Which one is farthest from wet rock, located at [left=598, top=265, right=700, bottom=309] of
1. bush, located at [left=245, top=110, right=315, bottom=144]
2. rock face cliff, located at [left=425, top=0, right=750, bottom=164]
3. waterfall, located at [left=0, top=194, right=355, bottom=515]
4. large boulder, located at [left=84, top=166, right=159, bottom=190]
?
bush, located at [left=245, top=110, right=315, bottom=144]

EXERCISE BRIEF:
Exactly reproduce all of the entries.

TASK SOLUTION:
Which one is farthest from wet rock, located at [left=598, top=265, right=700, bottom=309] of
1. bush, located at [left=245, top=110, right=315, bottom=144]
2. rock face cliff, located at [left=425, top=0, right=750, bottom=164]
3. waterfall, located at [left=0, top=194, right=355, bottom=515]
4. large boulder, located at [left=84, top=166, right=159, bottom=190]
?
bush, located at [left=245, top=110, right=315, bottom=144]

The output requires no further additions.